[DATASET EXCERPTS Boundary: Start]
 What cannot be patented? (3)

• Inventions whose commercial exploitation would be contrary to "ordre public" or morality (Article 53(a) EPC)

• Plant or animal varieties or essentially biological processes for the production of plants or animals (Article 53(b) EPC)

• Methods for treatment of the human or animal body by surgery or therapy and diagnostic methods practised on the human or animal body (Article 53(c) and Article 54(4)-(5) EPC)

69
[DATASET EXCERPTS Boundary: End]
[EXERCISE DETAILS]:
Your answer must be an exact copy of all the entries.

[RESPONSE FOR THIS EXERCISE]:
 What cannot be patented? (3)

• Inventions whose commercial exploitation would be contrary to "ordre public" or morality (Article 53(a) EPC)

• Plant or animal varieties or essentially biological processes for the production of plants or animals (Article 53(b) EPC)

• Methods for treatment of the human or animal body by surgery or therapy and diagnostic methods practised on the human or animal body (Article 53(c) and Article 54(4)-(5) EPC)

69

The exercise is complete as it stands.